A melancholy remembrance of his first love?
"Mortality" is a rather melancholy verse that Abe recited from memory so often that many thought he had written it. Some who were close to Lincoln thought the poem may have had special meaning to him as a remembrance of his beloved Ann Rutledge, in addition to its poignant commentary of the fleeting and fragile nature of human life.
His love for this verse is also a testimony to the profound and grounded humility retained by a man who rose from humble beginnings to a position of honor and greatness.
Lincoln and Rutledge were close friends when she died at the age of 22 in the village of New Salem, Illinois, just west of Springfield. Historians debate the nature of their relationship, but some say she was Lincoln's first true love and her death left him heartbroken.
In his later years, Lincoln would have a premonition of his own death, which he shared with his wife Mary, not long before he was assassinated.
Mortality, by William Knox
Oh, why should the spirit of mortal be proud?
Like a swift-fleeting meteor, a fast-flying cloud,
A flash of the lightning, a break of the wave,
He passes from life to his rest in the grave.
The leaves of the oak and the willow shall fade,
Be scattered around, and together be laid;
And the young and the old, the low and the high,
Shall molder to dust, and together shall lie.
The infant a mother attended and loved;
The mother that infant's affection who proved;
The husband, that mother and infant who blessed;
Each, all, are away to their dwelling of rest.

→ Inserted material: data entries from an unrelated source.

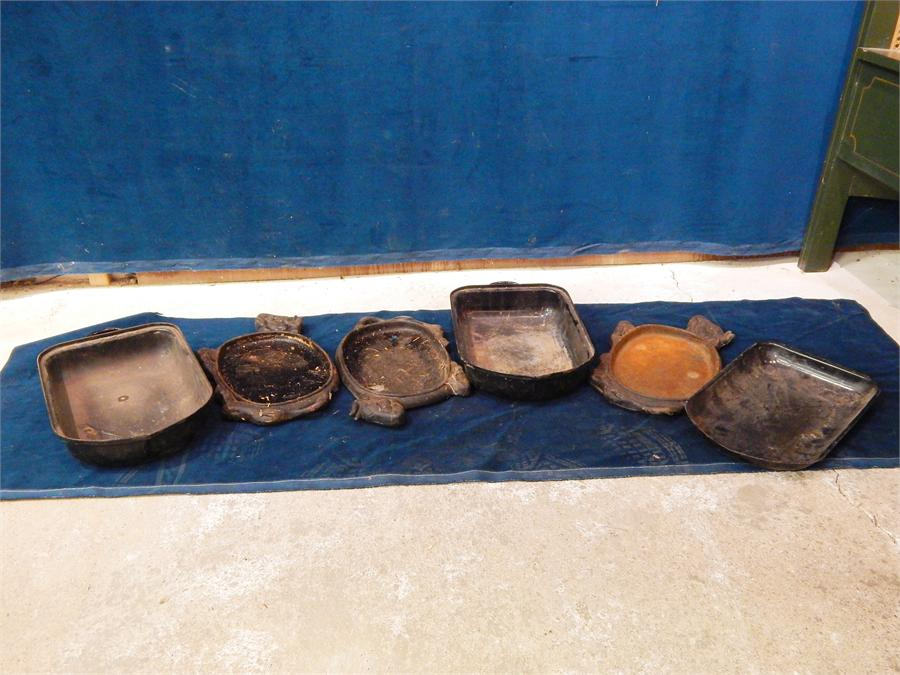 Lot 66 - Set of ornate vintage hot plates, irons and cooking trays; 7 items in all.
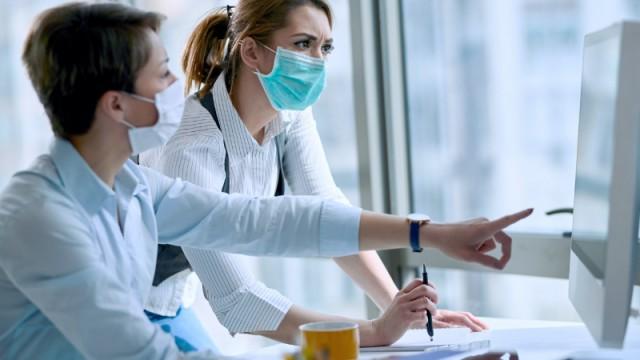 Giving & Receiving Feedback in the Dental Practice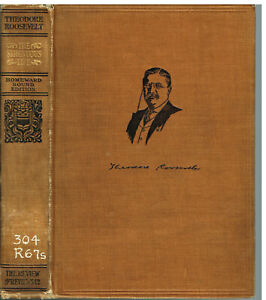 The-Strenuous-Life-by-Theodore-Roosevelt-1901-Homeward-Bound-Later-Edition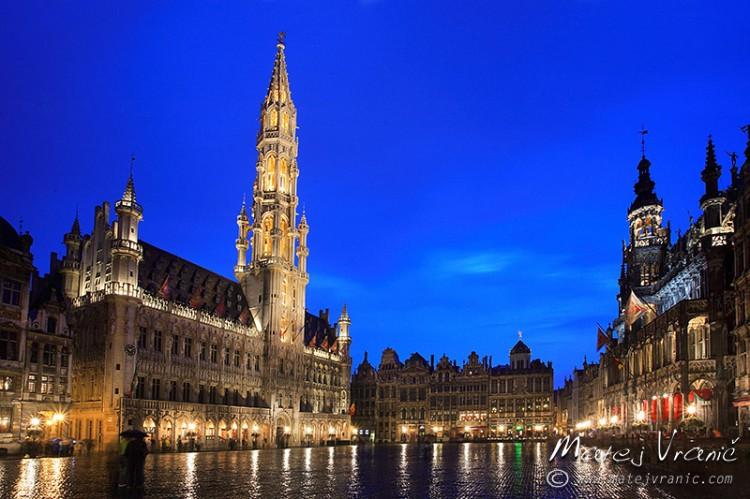 BRUSELJ - Belgija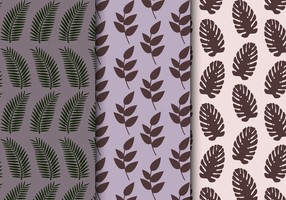 Tropical Exotic Pattern vector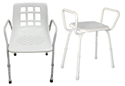 Picture for category Shower Chair & Stools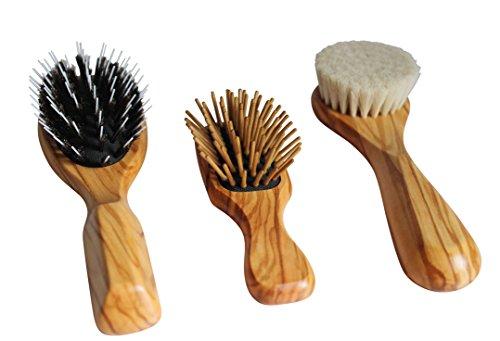 Paquet de 3 Lilywoods Brosse à cheveux de haute qualité - Sèches de sanglier + Brosse en bois + Fine Différents types de cheveux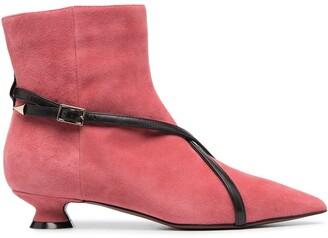 L'Autre Chose Leather-Trim Ankle Boots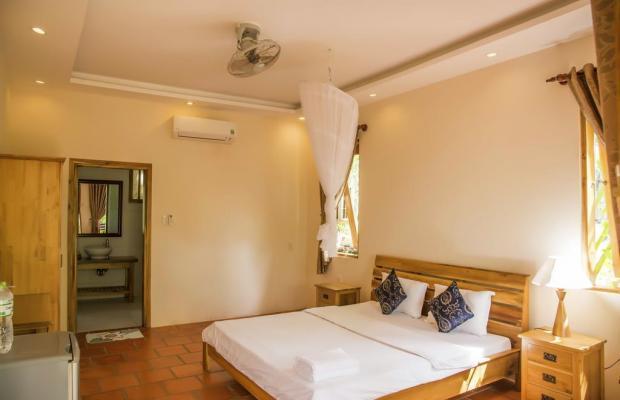 фото отеля Coco Palm Resort Phu Quoc изображение №5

The maid on whose cheek, on whose brow, in whose eye,
Shone beauty and pleasure-her triumphs are by;
And the memory of those who loved her and praised,
Are alike from the minds of the living erased.
The hand of the king that the sceptre hath borne,
The brow of the priest that the mitre hath worn,
The eye of the sage, and the heart of the brave,
Are hidden and lost in the depths of the grave.
The peasant, whose lot was to sow and to reap,
The herdsman, who climbed with his goats up the steep,
The beggar, who wandered in search of his bread,
Have faded away like the grass that we tread.
The saint, who enjoyed the communion of Heaven,
The sinner, who dared to remain unforgiven,
The wise and the foolish, the guilty and just,
Have quietly mingled their bones in the dust.
So the multitude goes-like the flower or the weed
That withers away to let others succeed;
So the multitude comes-even those we behold,
To repeat every tale that has often been told.
For we are the same that our fathers have been;
We see the same sights that our fathers have seen;
We drink the same stream, we feel the same sun,
And run the same course that our fathers have run.
The thoughts we are thinking, our fathers would think;
From the death we are shrinking, our fathers would shrink;
To the life we are clinging, they also would cling-
But it speeds from us all like a bird on the wing.
They loved-but the story we cannot unfold;
They scorned-but the heart of the haughty is cold;
They grieved-but no wail from their slumber will come;
They joyed-but the tongue of their gladness is dumb.
They died-aye, they died-we things that are now,
That walk on the turf that lies over their brow,
And make in their dwellings a transient abode,
Meet the things that they met on their pilgrimage road.
Yea, hope and despondency, pleasure and pain,
Are mingled together in sunshine and rain;
And the smile and the tear, the song and the dirge,
Still follow each other, like surge upon surge.
'Tis the wink of an eye-'tis the draught of a breath-
From the blossom of health to the paleness of death,
From the gilded saloon to the bier and the shroud
Oh, why should the spirit of mortal be proud?